### To do
Could you edit the data below so that each "white-trimmed window" becomes "white-framed window", with everything else left unchanged?

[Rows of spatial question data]
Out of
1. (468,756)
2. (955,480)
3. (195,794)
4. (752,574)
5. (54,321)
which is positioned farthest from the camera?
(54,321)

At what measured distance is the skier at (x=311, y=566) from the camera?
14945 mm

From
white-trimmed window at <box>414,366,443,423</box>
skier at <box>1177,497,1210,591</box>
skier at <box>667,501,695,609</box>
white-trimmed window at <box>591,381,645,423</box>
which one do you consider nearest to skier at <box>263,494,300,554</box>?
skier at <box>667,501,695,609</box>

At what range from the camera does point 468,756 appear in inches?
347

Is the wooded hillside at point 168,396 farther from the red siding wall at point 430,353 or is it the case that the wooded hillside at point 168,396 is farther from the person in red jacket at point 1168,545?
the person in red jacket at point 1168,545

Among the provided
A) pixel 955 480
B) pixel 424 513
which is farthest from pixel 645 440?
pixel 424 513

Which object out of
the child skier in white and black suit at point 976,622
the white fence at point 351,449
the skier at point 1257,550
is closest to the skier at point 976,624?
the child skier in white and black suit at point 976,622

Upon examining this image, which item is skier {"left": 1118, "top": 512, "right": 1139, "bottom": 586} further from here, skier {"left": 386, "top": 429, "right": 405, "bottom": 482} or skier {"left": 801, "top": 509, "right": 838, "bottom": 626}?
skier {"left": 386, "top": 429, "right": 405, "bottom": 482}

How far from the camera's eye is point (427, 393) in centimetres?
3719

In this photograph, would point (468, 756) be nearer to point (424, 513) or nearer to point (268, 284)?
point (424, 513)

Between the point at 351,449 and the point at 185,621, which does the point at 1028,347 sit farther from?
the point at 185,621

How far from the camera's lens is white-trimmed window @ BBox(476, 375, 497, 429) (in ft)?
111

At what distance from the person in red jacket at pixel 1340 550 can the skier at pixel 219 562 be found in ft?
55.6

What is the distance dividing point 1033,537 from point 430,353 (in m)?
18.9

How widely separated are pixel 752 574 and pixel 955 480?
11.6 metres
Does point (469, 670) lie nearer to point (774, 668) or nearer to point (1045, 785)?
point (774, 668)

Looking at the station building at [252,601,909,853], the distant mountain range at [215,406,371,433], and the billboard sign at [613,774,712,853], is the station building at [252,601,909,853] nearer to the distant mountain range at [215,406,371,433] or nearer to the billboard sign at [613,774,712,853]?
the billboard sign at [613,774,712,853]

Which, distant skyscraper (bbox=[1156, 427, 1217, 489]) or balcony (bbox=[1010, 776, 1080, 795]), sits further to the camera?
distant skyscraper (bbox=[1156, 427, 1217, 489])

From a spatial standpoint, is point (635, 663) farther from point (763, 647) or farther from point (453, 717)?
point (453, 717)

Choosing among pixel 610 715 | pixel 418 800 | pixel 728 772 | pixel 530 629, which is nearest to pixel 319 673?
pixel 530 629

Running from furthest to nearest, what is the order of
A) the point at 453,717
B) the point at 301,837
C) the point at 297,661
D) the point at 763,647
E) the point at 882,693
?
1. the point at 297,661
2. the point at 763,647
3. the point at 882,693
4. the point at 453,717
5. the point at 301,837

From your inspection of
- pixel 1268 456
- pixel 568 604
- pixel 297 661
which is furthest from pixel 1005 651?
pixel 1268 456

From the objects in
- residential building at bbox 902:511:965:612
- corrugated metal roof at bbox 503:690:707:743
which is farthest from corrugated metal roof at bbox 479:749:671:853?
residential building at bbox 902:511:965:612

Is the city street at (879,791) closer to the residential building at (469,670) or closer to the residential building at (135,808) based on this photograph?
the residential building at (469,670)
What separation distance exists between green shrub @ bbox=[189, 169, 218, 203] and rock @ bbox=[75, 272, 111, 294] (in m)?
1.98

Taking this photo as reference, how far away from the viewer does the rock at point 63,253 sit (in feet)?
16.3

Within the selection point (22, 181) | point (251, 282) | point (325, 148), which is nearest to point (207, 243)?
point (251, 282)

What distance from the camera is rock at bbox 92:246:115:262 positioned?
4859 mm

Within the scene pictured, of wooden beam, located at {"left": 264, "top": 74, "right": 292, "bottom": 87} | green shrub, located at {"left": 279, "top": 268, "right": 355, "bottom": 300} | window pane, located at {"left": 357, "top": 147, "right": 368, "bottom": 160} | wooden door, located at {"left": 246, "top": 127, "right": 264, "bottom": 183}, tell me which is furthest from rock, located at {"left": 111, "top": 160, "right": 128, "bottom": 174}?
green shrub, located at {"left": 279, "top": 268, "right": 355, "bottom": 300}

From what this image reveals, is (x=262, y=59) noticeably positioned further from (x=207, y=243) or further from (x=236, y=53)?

### Result of this exercise
Out of
1. (468,756)
2. (955,480)
3. (195,794)
4. (752,574)
5. (54,321)
which is positioned farthest from the camera?
(54,321)

At what measured distance is the skier at (x=311, y=566) from the camera?
14945 mm

From
white-framed window at <box>414,366,443,423</box>
skier at <box>1177,497,1210,591</box>
skier at <box>667,501,695,609</box>
white-framed window at <box>591,381,645,423</box>
which one do you consider nearest to skier at <box>263,494,300,554</box>?
skier at <box>667,501,695,609</box>

At what range from the camera does point 468,756 appear in inches?
347

Is the wooded hillside at point 168,396 farther from the red siding wall at point 430,353 or is it the case that the wooded hillside at point 168,396 is farther from the person in red jacket at point 1168,545?
the person in red jacket at point 1168,545

Among the provided
A) pixel 955 480
B) pixel 424 513
which is farthest from pixel 645 440?
pixel 424 513

Which object out of
the child skier in white and black suit at point 976,622
the white fence at point 351,449
the skier at point 1257,550
is closest to the skier at point 976,624?
the child skier in white and black suit at point 976,622

Upon examining this image, which item is skier {"left": 1118, "top": 512, "right": 1139, "bottom": 586} further from here, skier {"left": 386, "top": 429, "right": 405, "bottom": 482} or skier {"left": 801, "top": 509, "right": 838, "bottom": 626}?
skier {"left": 386, "top": 429, "right": 405, "bottom": 482}

How far from the camera's eye is point (427, 393) in centimetres?
3719

In this photograph, would point (468, 756) be nearer to point (424, 513) or nearer to point (268, 284)?
point (424, 513)

Between the point at 351,449 and the point at 185,621, which does the point at 1028,347 sit farther from?
the point at 185,621

How far from the camera's lens is white-framed window @ BBox(476, 375, 497, 429) (in ft)?
111

At what distance from the person in red jacket at pixel 1340 550 can the skier at pixel 219 562 be found in ft?
55.6

What is the distance dividing point 1033,537 from point 430,353 (in m)?
18.9

How widely separated are pixel 752 574 and pixel 955 480?
11.6 metres
Does point (469, 670) lie nearer to point (774, 668) or nearer to point (1045, 785)?
point (774, 668)

Looking at the station building at [252,601,909,853], the distant mountain range at [215,406,371,433], and the billboard sign at [613,774,712,853], is the station building at [252,601,909,853] nearer to the distant mountain range at [215,406,371,433] or nearer to the billboard sign at [613,774,712,853]?
the billboard sign at [613,774,712,853]

Which, distant skyscraper (bbox=[1156, 427, 1217, 489]) or balcony (bbox=[1010, 776, 1080, 795]), sits further to the camera?
distant skyscraper (bbox=[1156, 427, 1217, 489])

From a spatial standpoint, is point (635, 663) farther from point (763, 647) or farther from point (453, 717)?
point (453, 717)

Choosing among pixel 610 715 | pixel 418 800 | pixel 728 772 | pixel 530 629, which is nearest to pixel 319 673?
pixel 530 629

Running from furthest to nearest, what is the order of
A) the point at 453,717
B) the point at 301,837
C) the point at 297,661
D) the point at 763,647
E) the point at 882,693
?
1. the point at 297,661
2. the point at 763,647
3. the point at 882,693
4. the point at 453,717
5. the point at 301,837

From your inspection of
- pixel 1268 456
- pixel 568 604
- pixel 297 661
which is furthest from pixel 1005 651?
pixel 1268 456

From the objects in
- residential building at bbox 902:511:965:612
- corrugated metal roof at bbox 503:690:707:743
which is farthest from corrugated metal roof at bbox 479:749:671:853?
residential building at bbox 902:511:965:612

Is the city street at (879,791) closer to the residential building at (469,670) or closer to the residential building at (135,808) based on this photograph?
the residential building at (469,670)
What separation distance exists between green shrub @ bbox=[189, 169, 218, 203] and rock @ bbox=[75, 272, 111, 294] (in m)?
1.98

Taking this photo as reference, how far away from the viewer does the rock at point 63,253 sit (in feet)?
16.3

Within the selection point (22, 181) | point (251, 282) | point (325, 148), which is nearest to point (207, 243)?
point (251, 282)

What distance from the camera is rock at bbox 92:246:115:262 positioned?
4859 mm

Within the scene pictured, of wooden beam, located at {"left": 264, "top": 74, "right": 292, "bottom": 87} | green shrub, located at {"left": 279, "top": 268, "right": 355, "bottom": 300} | window pane, located at {"left": 357, "top": 147, "right": 368, "bottom": 160} | wooden door, located at {"left": 246, "top": 127, "right": 264, "bottom": 183}, tell me which is furthest from rock, located at {"left": 111, "top": 160, "right": 128, "bottom": 174}?
green shrub, located at {"left": 279, "top": 268, "right": 355, "bottom": 300}

From what this image reveals, is (x=262, y=59) noticeably positioned further from (x=207, y=243) or further from (x=236, y=53)?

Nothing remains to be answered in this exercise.